Smoke movement and accumulation during building fires remain a dominant life-safety threat, as tragically demonstrated by recent large-scale incidents such as the 2025 Kartalkaya hotel fire. Beyond obstructing visibility, smoke rapidly degrades breathable air quality, directly constraining evacuation and firefighting effectiveness. To mitigate these risks, smoke management and smoke control systems implemented through natural, mechanical, and hybrid ventilation configurations are widely employed to regulate smoke stratification and preserve tenable conditions. This review provides a comprehensive and critical synthesis of smoke ventilation systems, examining their classification, design principles, and operational performance across diverse building typologies. International regulatory frameworks, including EN 12101, NFPA 92, and ISO 21927, are analysed alongside performance-based design methodologies, advanced modelling tools, and emerging control strategies such as artificial intelligence, sensor-driven automation, and digital twins. Particular attention is given to the interaction between ventilation performance, evacuation dynamics, and system resilience under variable environmental and operational conditions. Unlike conventional reviews that primarily catalogue technologies or standards, this study reframes smoke ventilation as a governing life-safety system that directly defines Available Safe Egress Time (ASET) through its coupling with pressure zoning, smoke stratification stability, and adaptive control logic.

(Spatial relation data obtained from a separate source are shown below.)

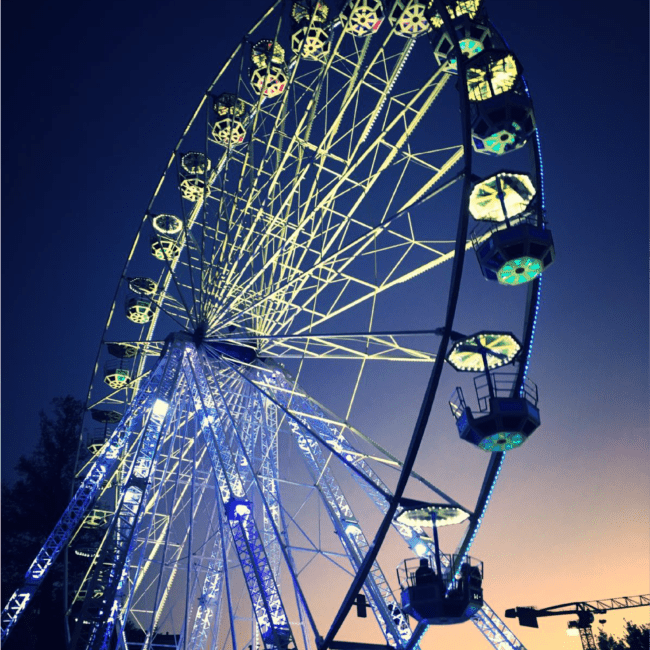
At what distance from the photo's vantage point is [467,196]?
951 cm

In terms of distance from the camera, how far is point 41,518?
70.7ft

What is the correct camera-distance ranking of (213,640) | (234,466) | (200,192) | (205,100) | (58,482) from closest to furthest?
(234,466)
(213,640)
(205,100)
(200,192)
(58,482)

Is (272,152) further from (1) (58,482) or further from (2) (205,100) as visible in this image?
(1) (58,482)

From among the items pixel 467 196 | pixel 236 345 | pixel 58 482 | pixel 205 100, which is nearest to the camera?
pixel 467 196

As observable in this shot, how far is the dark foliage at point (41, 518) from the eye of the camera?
1980 centimetres

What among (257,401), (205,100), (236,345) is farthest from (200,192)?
(257,401)

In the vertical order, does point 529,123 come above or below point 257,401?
above

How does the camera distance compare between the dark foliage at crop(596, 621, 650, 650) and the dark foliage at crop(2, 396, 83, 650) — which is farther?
the dark foliage at crop(596, 621, 650, 650)

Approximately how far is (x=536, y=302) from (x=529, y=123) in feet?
10.5

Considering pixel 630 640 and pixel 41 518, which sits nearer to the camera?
pixel 41 518

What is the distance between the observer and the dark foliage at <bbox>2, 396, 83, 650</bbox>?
1980 cm

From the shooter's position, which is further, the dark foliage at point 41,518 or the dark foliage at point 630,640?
the dark foliage at point 630,640

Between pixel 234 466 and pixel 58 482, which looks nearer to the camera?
pixel 234 466

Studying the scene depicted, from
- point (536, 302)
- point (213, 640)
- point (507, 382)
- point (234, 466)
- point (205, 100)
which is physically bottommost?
point (213, 640)
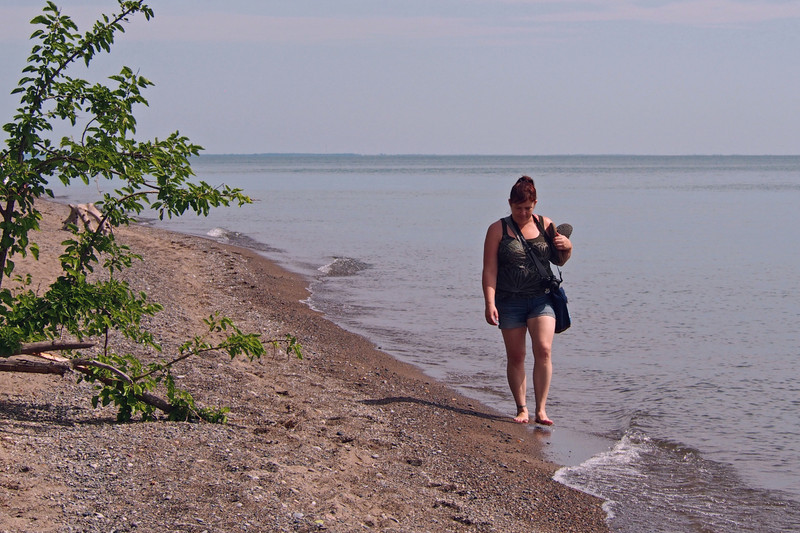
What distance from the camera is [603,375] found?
922 cm

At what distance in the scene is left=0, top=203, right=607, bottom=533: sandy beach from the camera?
4180 millimetres

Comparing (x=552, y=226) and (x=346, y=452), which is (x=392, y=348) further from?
(x=346, y=452)

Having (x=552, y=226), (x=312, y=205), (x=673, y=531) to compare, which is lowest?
(x=673, y=531)

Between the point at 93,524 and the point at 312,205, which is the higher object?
the point at 312,205

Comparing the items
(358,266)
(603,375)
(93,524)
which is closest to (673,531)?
(93,524)

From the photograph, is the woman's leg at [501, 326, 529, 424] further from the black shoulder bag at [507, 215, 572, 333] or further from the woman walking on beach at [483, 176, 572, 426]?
the black shoulder bag at [507, 215, 572, 333]

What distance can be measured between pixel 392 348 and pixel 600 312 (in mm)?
4333

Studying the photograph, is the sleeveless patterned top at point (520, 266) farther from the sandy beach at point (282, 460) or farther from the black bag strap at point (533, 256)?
the sandy beach at point (282, 460)

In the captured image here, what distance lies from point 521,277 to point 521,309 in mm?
294

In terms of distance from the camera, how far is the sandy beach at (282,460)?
418 cm

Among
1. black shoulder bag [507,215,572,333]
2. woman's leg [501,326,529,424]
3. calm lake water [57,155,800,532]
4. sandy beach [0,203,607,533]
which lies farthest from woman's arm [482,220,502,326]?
calm lake water [57,155,800,532]

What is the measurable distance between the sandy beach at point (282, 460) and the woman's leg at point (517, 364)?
0.18 m

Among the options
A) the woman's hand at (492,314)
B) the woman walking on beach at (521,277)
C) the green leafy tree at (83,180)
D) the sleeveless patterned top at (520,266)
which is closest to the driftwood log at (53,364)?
the green leafy tree at (83,180)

By positioning smoke ventilation at the core of performance-based fire safety design, the review clarifies application boundaries, identifies scenario-dependent optimisation challenges, and highlights pathways for integrating intelligent control within regulatory-compliant frameworks. The findings support a shift from prescriptive system selection towards context-specific performance optimisation, providing actionable insights for researchers, engineers, and policymakers engaged in the development of resilient and adaptive smoke ventilation strategies.